De gestolen droom (1940), Simon Vestdijk
Benutzte Ausgabe: Stomme getuigen, 4. Auflage, 1969

Übersetzung: Holger E. Wiedenstried, 2002

 

Je mehr der Mann träumte, desto unabweisbarer stellte es sich für ihn heraus, dass dieser eine Traum niemals dabei war. Je mehr er lernte, seine Träume zu behalten, desto deutlicher wurde ihm, dass sie nichts mit dem gemein hatten, was er als sechzehnjähriger Junge erfahren hatte; eines Frühlingsmorgens, als das Gezwitscher von Vögeln oder ein Sonnenstrahl auf seine geschlossenen Augenlider einen Traum zu Vorschein gezaubert hatte, den er sein ganzes Leben lang nicht vergessen sollte. Könnte er ihn doch vergessen! Dann hätte er vielleicht ein erträglicheres Leben.

Dieser Mann lebte schließlich nur noch für seinen verschwundenen Traum. Einzelheiten wusste er kaum noch; es war ja der erste Traum gewesen von jemandem, der nicht darauf gefasst war, einem ahnungslosen Jungen ohne Erfahrung. Der Traum hatte etwas von altem Wein, goldgelb wie Morgenlicht über den Hügeln; und von diesen Hügeln stammte der Wein auch: Zunächst von einer singenden Menge Weinarbeiter mit um den Kopf gebundenen Tüchern in Bottichen plattgetreten, dann gärend, dann die Hügel hinunterströmend. Hätte man ihn gefragt, was für ein Gefühl der Traum bei ihm hervorgerufen hatte, dann würde er geantwortet haben: Das Gefühl dieses Traumes ­ goldgelb. Eine goldgelbe Verzückung, eine absolute Glückseligkeit. Gleichzeitig Verlangen erweckend und Befriedigung schenkend, etwas unsagbar Abenteuerliches, etwas, das immer wiederkehren sollte und das trotzdem nur einmal geschah ­ was das Letzte betrifft, hatte er sich sicher nicht getäuscht.

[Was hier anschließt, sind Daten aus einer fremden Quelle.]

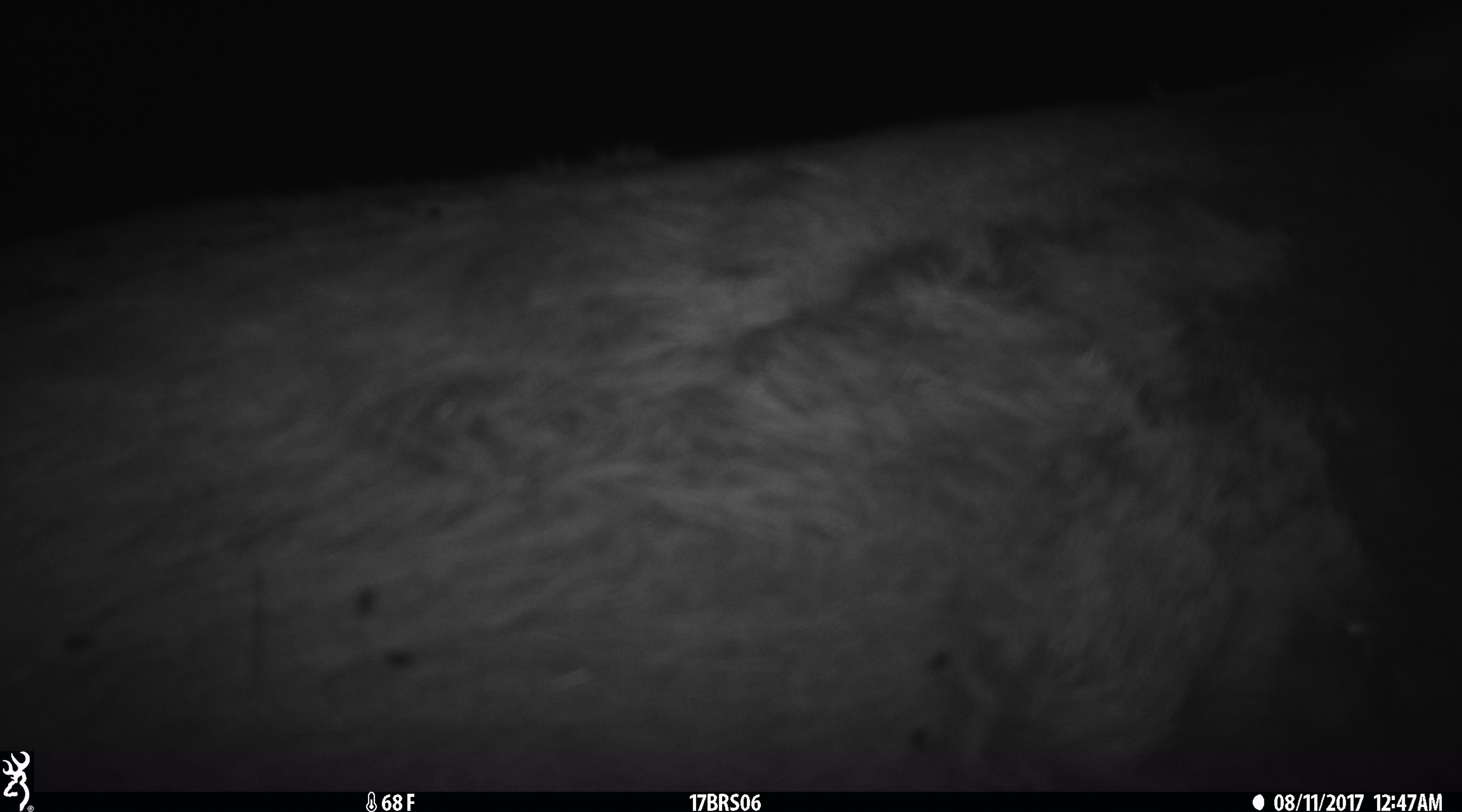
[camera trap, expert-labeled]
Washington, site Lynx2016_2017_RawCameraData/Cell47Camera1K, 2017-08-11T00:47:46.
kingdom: Animalia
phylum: Chordata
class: Mammalia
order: Artiodactyla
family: Bovidae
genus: Bos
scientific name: Bos taurus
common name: domestic cattle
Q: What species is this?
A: Domestic cattle (Bos taurus).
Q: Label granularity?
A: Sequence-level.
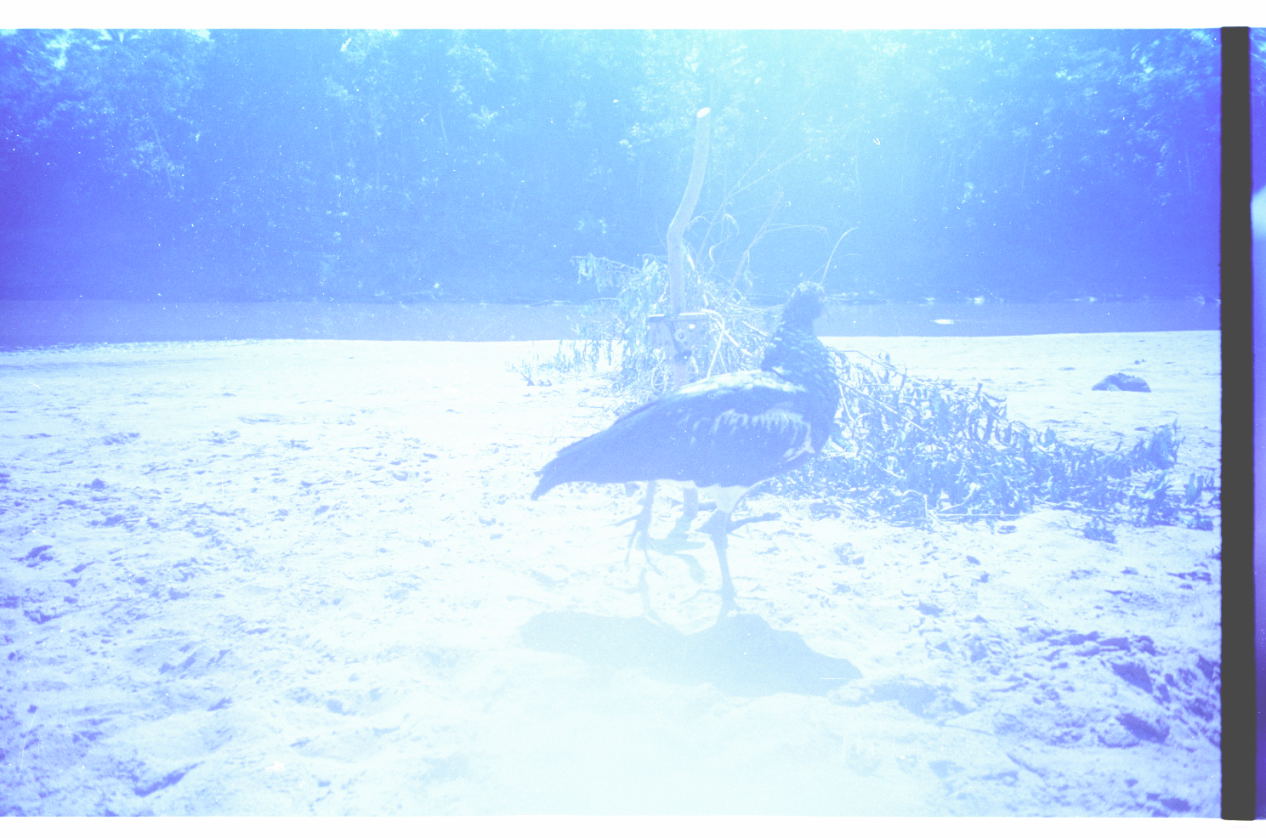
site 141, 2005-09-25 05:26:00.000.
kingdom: Animalia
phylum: Chordata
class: Aves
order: Anseriformes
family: Anhimidae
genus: Anhima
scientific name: Anhima cornuta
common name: horned screamer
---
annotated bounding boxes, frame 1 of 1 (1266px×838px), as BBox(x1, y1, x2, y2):
anhima cornuta: BBox(532, 277, 844, 623)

Es wurde in dem Traum Musik gemacht: bestimmte überirdische Klänge, die sich anhörten wie ein Summen oder wie ein Hallen oder der Gesang von jenen Arbeitern; ein Geräusch, das durch seinen ganzen Körper klang, als ob große Künstler zu seiner eigenen unaussprechlichen Freude von innen auf seinen hohlen Knochen bliesen. Welch eine Erleichterung, bewerkstelligt durch diese Musik! Man muss sich einmal vorstellen: dies ist ein Junge, der Schwierigkeiten hat oder diese Schwierigkeiten herbeikommen fühlt; das große Leben beginnt, aber die Anderen, Lehrer oder Konkurrenten, sind ihm schon lange voraus, wie eine große unerbittliche Uhr, der er mit der Armbanduhr in der Hand hinterher rennt - die Uhr steht auf einem Wagen, der sich schnell fortbewegt , ­ während seine Armbanduhr zu allem überfluss auch noch nachgeht! Das Schlimmste daran ist, dass man diese zwei Rückstände nicht zugleich einholen kann, denn wenn man stehen bleibt, um die Armbanduhr richtig zu stellen, dann entkommt die Uhr auf dem Wagen, und wenn man das Richtigstellen während des Rennens versucht, dann kriegt man die Zeiger mit den zitternden Fingern nie auf die rechte Stelle. So ein Junge muss weiterleben, und auch noch ziemlich schnell, mit tausend Vorbildern vor Augen; und außerdem muss er sich die Zeit gönnen, sich selbst all diesen Vorbildern, einem nach dem anderen, anzugleichen. Eine hoffnungslose Aufgabe! Es fehlte wenig, und man wäre am liebsten wieder zurückgekehrt, durch das Alter von sechzehn Jahren zurückgeworfen wie ein Lichtbündel von einem Spiegel. Wer sich an sich selbst spiegelt, spiegelt sich sanft, aber wer durch den Spiegel hindurch muss, dem wird hart zugesetzt.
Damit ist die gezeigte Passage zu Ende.